I am cross that his family think it's fine for him not to leave the home - as I do think that they are not thinking of our child at all and if other people were more angry on my behalf it might actually help to find a more equitable solution.

Just outta interest I can't remember but how long had you been together? I'd presume he will want some time to see his children so he also needs a place to live. Do you think your family would encourage you to give up such a large asset as a house? I'd say most wouldn't

RonSwansonsMoustache · 14/09/2017 14:20

Let's say you do stay in his house - how are you going to pay for it? If your child needs full-time care, you can't get a job, so who's going to pay the mortgage and bills?

PigletWasPoohsFriend · 14/09/2017 14:20

It's no wonder women can't get a fair deal when other women are happy to push women into taking ALL the responsibility for the children

Posters have suggested shared care. OP completely disagrees.
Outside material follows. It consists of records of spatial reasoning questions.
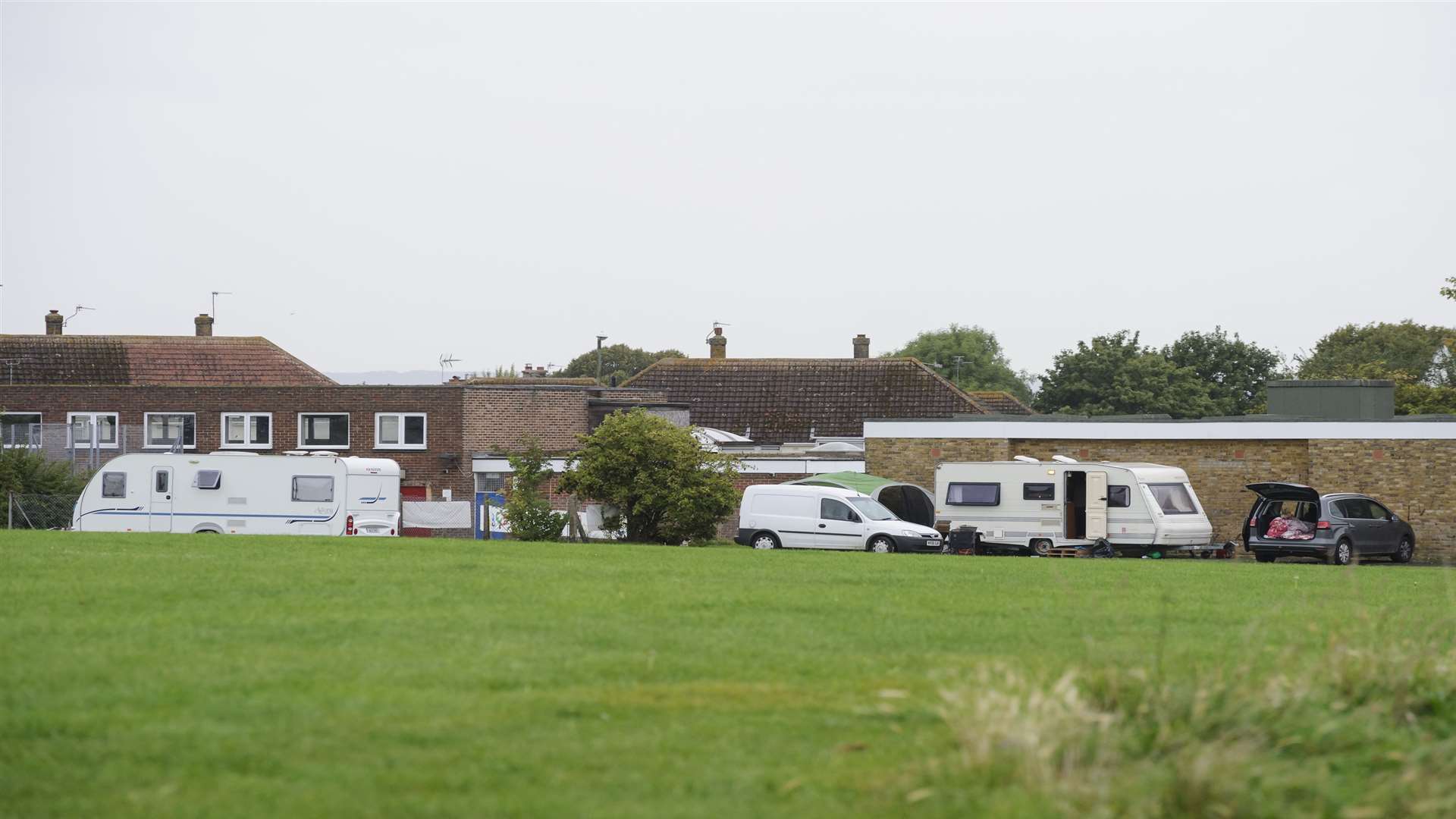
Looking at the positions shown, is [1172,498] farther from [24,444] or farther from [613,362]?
[613,362]

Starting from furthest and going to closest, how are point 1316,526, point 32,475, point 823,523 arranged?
1. point 32,475
2. point 823,523
3. point 1316,526

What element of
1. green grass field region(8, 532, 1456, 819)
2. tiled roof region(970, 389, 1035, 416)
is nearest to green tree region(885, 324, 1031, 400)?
tiled roof region(970, 389, 1035, 416)

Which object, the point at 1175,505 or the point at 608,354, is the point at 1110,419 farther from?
the point at 608,354

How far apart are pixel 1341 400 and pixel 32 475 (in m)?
33.6

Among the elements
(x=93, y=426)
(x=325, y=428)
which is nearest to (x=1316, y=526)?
(x=325, y=428)

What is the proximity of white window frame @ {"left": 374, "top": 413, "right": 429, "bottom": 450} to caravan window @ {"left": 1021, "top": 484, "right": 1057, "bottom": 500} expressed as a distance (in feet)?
69.2

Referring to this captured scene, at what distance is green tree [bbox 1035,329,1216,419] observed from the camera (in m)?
87.5

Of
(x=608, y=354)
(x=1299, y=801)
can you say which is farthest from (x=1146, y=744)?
(x=608, y=354)

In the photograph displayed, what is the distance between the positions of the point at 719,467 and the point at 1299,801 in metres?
26.0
Can't have it all ways.

RachelP247 · 14/09/2017 14:21

Intentions don't carry weight in law. - Unfortunately this is not true. They do. Trust me - trying to get DH ex (not married) off the deeds to our house she never paid a single penny into.... but she has a "beneficial interest" because the intention was that it would be her family home when they were together - We (myself and dim witted DH) have to prove that was not his original intention when putting her on deeds in first place. No mean feet.

And I am with OP. If I split with DH it will be HIM moving out of the house (even tho it isn't my name on the deeds) because I am the main caregiver of HIS children. I think OP should get legal advice on mothers rights to stay in the family home.

Good luck x

RonSwansonsMoustache · 14/09/2017 14:21

I am cross that his family think it's fine for him not to leave the home

Okay, let's reverse the situation. Would your family tell you to leave a home you'd paid the bills and mortgage on for years, so your ex could live there rent-free until your kids were older?

cestlavielife · 14/09/2017 14:21

--I work, pay the mortgage, my name, my house. EX looks after kids -full time and cannot work because of it. I should kick him out with --the kids and carry on living in the house that will some day be mine ---entirely. EX can live on social housing...

well yes. it isn't fair to make two people continue to live together when they don't get on. bad for the children. ex could live with the DC full time claim all relevant benefits HB etc.
you would be obliged to pay child maintenance as a percentage of your income.

that is how it is.
if you had a "well paid full time job" go back to it - you and EX can pay half the childcare each. it will be expensive as your child has a disability. I know as I have a full time well paid job and a child with disability.
but financially is your full time well paid job more than the cost of specialist childcare?
actually with small children you may find you can find childcare relatively easily unless really challenging behavior or medical needs - in which case may be more expensive/harder. but not impossible. I had series of fantastic nannies with great SEN expereince.

or go down the social housing options/carers allowance/HB route.